INSTRUCTIONS TO FOLLOW: Please render the listing as a Markdown table with the columns "Row" (a running number) and "Line" (the line itself), leaving out blank lines. Start with the line containing "In this photo captured" and continue through the last line of the listing.

DATA FOR THE TASK:
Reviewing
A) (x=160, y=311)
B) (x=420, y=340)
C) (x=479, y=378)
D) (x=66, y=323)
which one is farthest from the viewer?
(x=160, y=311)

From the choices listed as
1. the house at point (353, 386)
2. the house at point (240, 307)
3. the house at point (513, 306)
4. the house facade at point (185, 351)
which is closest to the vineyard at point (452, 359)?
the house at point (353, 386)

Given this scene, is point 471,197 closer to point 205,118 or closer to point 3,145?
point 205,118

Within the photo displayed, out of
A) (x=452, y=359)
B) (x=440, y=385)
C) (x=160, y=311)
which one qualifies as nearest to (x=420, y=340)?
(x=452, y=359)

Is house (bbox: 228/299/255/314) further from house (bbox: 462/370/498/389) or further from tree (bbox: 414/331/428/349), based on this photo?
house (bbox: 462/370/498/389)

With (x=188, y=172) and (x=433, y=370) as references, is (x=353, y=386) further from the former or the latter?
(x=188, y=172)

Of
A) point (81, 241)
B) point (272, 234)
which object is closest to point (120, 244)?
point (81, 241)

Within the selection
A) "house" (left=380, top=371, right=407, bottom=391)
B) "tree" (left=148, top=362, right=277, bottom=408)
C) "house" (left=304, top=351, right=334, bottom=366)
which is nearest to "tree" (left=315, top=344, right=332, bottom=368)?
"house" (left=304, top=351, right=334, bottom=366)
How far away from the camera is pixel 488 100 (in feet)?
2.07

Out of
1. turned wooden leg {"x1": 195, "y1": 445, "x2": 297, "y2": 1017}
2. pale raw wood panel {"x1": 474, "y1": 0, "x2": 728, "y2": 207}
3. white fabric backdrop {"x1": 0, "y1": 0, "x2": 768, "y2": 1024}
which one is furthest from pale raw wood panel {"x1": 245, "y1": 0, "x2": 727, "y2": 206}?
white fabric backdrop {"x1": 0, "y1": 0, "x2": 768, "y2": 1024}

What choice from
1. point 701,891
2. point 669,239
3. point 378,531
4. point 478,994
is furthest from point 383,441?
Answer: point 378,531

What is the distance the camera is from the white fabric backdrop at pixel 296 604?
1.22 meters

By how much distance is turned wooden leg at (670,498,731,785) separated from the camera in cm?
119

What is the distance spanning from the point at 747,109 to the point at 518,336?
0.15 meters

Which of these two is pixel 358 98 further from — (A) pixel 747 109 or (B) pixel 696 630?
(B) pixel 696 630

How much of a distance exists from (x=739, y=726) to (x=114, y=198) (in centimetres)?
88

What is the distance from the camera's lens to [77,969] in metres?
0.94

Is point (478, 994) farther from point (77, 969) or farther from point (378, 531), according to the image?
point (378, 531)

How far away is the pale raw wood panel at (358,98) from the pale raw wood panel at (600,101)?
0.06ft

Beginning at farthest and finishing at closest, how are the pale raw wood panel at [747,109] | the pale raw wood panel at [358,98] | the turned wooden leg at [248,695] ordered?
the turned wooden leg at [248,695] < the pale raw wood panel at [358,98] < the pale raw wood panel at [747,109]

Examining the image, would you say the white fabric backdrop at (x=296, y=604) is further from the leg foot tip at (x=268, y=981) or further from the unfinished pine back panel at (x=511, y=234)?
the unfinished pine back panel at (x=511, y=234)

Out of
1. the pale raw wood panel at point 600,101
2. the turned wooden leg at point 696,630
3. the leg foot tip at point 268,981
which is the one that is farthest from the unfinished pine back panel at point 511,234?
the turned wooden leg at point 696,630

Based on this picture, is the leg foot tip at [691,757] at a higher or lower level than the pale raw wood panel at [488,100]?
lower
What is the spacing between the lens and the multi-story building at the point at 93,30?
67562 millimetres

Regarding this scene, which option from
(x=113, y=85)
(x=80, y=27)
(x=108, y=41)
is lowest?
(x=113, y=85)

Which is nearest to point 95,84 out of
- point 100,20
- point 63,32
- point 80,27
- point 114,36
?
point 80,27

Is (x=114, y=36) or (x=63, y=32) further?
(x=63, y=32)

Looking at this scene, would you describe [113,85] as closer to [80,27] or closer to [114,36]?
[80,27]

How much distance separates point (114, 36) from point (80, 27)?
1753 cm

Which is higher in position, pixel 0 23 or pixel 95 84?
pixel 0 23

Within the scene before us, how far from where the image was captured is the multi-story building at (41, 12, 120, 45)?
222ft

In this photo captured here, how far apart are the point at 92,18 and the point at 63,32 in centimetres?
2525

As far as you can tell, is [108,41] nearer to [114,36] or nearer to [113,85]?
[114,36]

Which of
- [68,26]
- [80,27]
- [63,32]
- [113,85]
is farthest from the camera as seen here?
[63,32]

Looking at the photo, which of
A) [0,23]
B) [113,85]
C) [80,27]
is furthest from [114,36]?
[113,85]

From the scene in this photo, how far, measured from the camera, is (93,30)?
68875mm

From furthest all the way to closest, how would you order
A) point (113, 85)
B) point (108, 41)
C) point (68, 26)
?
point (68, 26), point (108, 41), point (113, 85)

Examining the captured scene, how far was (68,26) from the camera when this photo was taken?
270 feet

FINAL RESULT:
| Row | Line |
|---|---|
| 1 | In this photo captured here, how far apart are the point at 92,18 and the point at 63,32 in centimetres? |
| 2 | 2525 |
| 3 | As far as you can tell, is [108,41] nearer to [114,36] or nearer to [113,85]? |
| 4 | [114,36] |
| 5 | Which of |
| 6 | - [68,26] |
| 7 | - [80,27] |
| 8 | - [63,32] |
| 9 | - [113,85] |
| 10 | is farthest from the camera as seen here? |
| 11 | [63,32] |
| 12 | Looking at the photo, which of |
| 13 | A) [0,23] |
| 14 | B) [113,85] |
| 15 | C) [80,27] |
| 16 | is furthest from [114,36]? |
| 17 | [113,85] |
| 18 | From the scene in this photo, how far, measured from the camera, is (93,30)? |
| 19 | 68875mm |
| 20 | From furthest all the way to closest, how would you order |
| 21 | A) point (113, 85) |
| 22 | B) point (108, 41) |
| 23 | C) point (68, 26) |
| 24 | ? |
| 25 | point (68, 26), point (108, 41), point (113, 85) |
| 26 | Examining the captured scene, how far was (68,26) from the camera when this photo was taken? |
| 27 | 270 feet |